Teks Sumber

◇ ◇ ◇ ◇

"Dan itu saya ulang, saya bantu dia perlahan-lahan dan akhirnya dia sempurna mengucapkannya," kata dia.
Usai membantu sang pasien, hati Romo Boni sempat kembali tertegun dan gundah. Dengan mengucapkan syahadat tersebut, maka secara agama Katolik yang dianutnya sulit dibenarkan.
"Tetapi sekali lagi saya katakan, salah atau benar perbuatan saya, ini saya lakukan atas nama toleransi. Ini saya lakukan demi menyelamatkan jiwa pasien gadis ini. Saya ingin, ketika pun dia harus meninggal, itu ingin dia bersyahadat. Ingin meninggal dengan memegang teguh keimanannya dia," ujarnya.

◇ ◇ ◇ ◇

Bagian Data
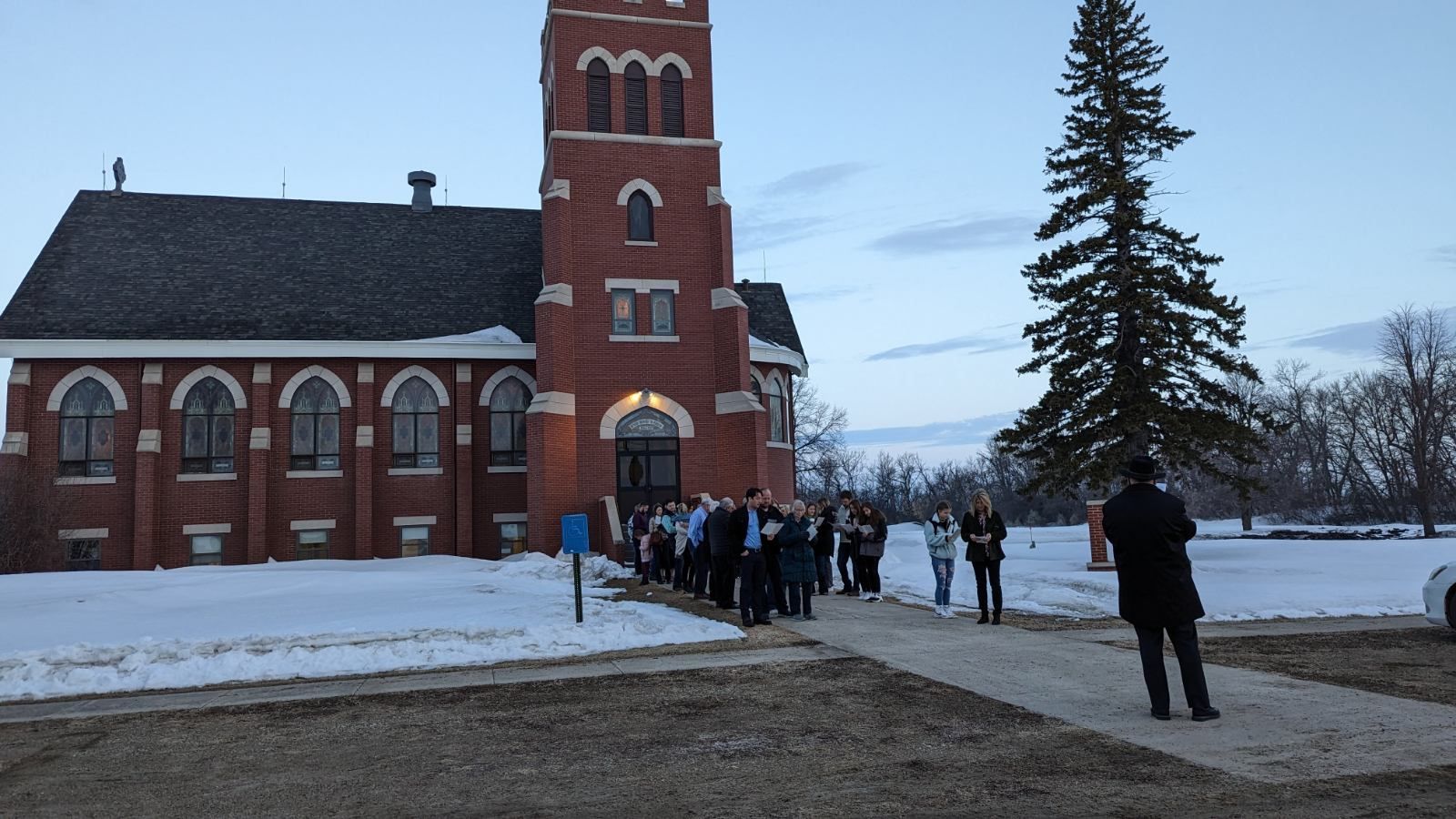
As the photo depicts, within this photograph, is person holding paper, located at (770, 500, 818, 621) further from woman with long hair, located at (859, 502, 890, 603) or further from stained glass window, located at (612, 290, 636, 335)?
stained glass window, located at (612, 290, 636, 335)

◇ ◇ ◇ ◇

Perintah Kerja A
Sebutkan semua kalimat dalam kutipan terakhir Romo Boni pada teks tentang Romo Boni, yaitu kutipan yang ditutup dengan "ujarnya".
Perintah Kerja B
Cetak ulang bagian teks tentang Romo Boni mulai dari "Usai membantu sang" sampai dengan "dianutnya sulit dibenarkan.".
Data ini tidak berhubungan dengan teks tentang Romo Boni.

Hasil Latihan A
1. Tetapi sekali lagi saya katakan, salah atau benar perbuatan saya, ini saya lakukan atas nama toleransi.
2. Ini saya lakukan demi menyelamatkan jiwa pasien gadis ini.
3. Saya ingin, ketika pun dia harus meninggal, itu ingin dia bersyahadat.
4. Ingin meninggal dengan memegang teguh keimanannya dia

Hasil Latihan B
Usai membantu sang pasien, hati Romo Boni sempat kembali tertegun dan gundah. Dengan mengucapkan syahadat tersebut, maka secara agama Katolik yang dianutnya sulit dibenarkan.